Jika kita sederhanakan, sakitmu bukanlah sakit parah yang membuat sekujur tubuh tak mampu bergerak, misalnya. Sakitmu hanyalah sakit yang bahkan kata dokter bisa dirawat berjalan di rumah. Tapi Allah selalu punya cara mengambil nikmat. Bukan perkara besar kecilnya musibah dari ukuran manusia, Allah lebih tahu batas kemampuan umatnya, memberikan ujian sesuai pula. Maka kamu harus yakin bahwa kamu bisa melewati ini.
Begitulah, bahwa kita selayaknya paham bahwa apapun yang melekat pada diri sejatinya bukan milik kita. Rupa, sehat, rezeki, keluarga, kekayaan, kehidupan, rasa senang-sedih, takut, khawatir, semuanya milik Allah, yang dengan mudah bisa di ambil. Sudahkah kita jadi hambaNya yang dengan ujianNya menjadi sabar dan dalam nikmatNya kemudian bersyukur?
Sebab sakit, mungkin cara Allah menegur kita untuk tidak sombong.
Mengingatkan kita bahwa hidup yang diberikan bukan sekedar sia-sia berlalu dan bisa digunakan sekenanya. Kita hidup di dunia sebagai hamba Allah dengan sebuah alasan, yang nanti setiap perbuatan dan keputusan kita kemudian akan diminta pertanggung jawabannya. Semoga kita tidak melupakan itu.

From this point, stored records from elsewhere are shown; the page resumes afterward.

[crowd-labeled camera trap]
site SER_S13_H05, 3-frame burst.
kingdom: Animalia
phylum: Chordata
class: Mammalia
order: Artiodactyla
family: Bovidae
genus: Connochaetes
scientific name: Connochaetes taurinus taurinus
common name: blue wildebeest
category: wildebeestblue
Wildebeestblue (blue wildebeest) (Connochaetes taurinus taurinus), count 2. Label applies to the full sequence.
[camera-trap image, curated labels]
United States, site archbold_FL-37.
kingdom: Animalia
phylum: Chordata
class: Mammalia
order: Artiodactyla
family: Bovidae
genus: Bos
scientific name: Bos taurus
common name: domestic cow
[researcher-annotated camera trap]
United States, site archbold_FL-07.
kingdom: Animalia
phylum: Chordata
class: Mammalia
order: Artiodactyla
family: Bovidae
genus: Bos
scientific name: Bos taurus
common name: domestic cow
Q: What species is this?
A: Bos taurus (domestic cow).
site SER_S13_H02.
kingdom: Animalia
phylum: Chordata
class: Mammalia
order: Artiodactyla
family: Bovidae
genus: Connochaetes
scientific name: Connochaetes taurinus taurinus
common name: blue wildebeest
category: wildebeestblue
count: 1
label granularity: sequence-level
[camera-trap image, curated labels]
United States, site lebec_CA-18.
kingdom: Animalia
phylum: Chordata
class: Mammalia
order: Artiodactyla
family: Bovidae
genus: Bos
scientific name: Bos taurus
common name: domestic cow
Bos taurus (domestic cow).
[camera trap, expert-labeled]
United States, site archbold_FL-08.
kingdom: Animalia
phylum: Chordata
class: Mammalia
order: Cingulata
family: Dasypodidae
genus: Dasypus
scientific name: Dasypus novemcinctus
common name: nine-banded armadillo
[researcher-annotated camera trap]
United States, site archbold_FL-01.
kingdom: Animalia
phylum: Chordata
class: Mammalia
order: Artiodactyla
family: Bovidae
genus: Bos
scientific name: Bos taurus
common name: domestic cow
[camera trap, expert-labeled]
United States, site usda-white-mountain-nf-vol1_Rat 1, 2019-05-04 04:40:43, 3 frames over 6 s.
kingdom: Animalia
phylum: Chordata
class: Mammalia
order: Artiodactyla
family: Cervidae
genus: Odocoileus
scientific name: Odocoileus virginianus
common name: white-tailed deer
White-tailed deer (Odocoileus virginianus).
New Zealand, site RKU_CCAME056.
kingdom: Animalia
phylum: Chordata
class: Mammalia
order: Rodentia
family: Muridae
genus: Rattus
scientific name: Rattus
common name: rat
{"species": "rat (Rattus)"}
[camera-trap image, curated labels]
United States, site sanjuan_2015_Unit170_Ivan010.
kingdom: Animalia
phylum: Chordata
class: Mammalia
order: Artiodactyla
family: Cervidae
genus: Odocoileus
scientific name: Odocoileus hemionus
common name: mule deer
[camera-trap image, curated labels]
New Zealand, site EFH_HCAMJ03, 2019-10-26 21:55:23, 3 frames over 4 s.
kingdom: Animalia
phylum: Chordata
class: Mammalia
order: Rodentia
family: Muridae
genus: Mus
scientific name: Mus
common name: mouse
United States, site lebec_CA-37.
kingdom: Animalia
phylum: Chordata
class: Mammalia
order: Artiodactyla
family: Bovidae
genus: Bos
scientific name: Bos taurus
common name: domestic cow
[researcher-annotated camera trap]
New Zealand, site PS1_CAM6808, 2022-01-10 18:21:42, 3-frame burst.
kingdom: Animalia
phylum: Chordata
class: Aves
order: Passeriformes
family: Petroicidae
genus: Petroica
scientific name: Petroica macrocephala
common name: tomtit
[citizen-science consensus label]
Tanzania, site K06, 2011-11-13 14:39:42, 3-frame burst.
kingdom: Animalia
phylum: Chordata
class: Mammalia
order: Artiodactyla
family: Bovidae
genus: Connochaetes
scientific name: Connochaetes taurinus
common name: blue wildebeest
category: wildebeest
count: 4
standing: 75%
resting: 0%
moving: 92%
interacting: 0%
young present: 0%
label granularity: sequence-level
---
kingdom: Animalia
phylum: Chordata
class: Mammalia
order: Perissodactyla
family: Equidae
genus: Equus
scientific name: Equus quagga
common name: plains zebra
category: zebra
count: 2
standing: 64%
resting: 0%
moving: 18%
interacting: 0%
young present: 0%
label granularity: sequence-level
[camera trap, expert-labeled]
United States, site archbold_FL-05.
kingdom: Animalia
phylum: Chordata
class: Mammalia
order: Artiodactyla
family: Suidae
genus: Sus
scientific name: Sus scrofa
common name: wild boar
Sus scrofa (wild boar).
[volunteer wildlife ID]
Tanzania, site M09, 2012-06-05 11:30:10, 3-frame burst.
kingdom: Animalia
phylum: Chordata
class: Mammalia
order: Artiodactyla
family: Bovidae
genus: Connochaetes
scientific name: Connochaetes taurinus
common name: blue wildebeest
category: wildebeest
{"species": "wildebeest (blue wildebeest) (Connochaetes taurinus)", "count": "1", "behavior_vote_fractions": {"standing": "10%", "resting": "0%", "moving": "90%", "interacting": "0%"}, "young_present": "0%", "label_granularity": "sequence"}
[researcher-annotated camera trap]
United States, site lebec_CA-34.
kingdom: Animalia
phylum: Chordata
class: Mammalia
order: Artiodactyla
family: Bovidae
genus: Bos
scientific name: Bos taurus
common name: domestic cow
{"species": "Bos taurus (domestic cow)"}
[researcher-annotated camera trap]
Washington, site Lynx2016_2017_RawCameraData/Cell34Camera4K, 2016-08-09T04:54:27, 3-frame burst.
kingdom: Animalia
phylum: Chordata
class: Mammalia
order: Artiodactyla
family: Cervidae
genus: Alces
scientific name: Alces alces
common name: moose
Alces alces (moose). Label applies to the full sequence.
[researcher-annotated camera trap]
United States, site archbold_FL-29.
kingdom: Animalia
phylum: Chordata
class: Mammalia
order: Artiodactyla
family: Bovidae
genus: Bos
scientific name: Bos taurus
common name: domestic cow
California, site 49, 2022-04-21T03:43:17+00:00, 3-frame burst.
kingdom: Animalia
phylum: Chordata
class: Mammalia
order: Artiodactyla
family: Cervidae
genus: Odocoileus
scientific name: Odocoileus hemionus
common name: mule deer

Ti, dikesempatan terbaik yang akhirnya melembutkan hatimu untuk kembali. Aku berharap ini benar-benar bisa menjadi momen terbaik memberikan keistiqomaahan padamu untuk berjalan lurus di jalanNya. Terus sampai detak waktu tak lagi menyertai langkah. Kamu harus ikhlas dan menerima musibah ini dengan lapang. Allah yang mendatangkan maka Allah pula yang akan mencabutnya. Mintalah pada Allah dengan hati yang lembut. Dengan jiwa yang baru, sebagaimana inginnya Allah, kamu merintih dan mengadu hanya padaNya.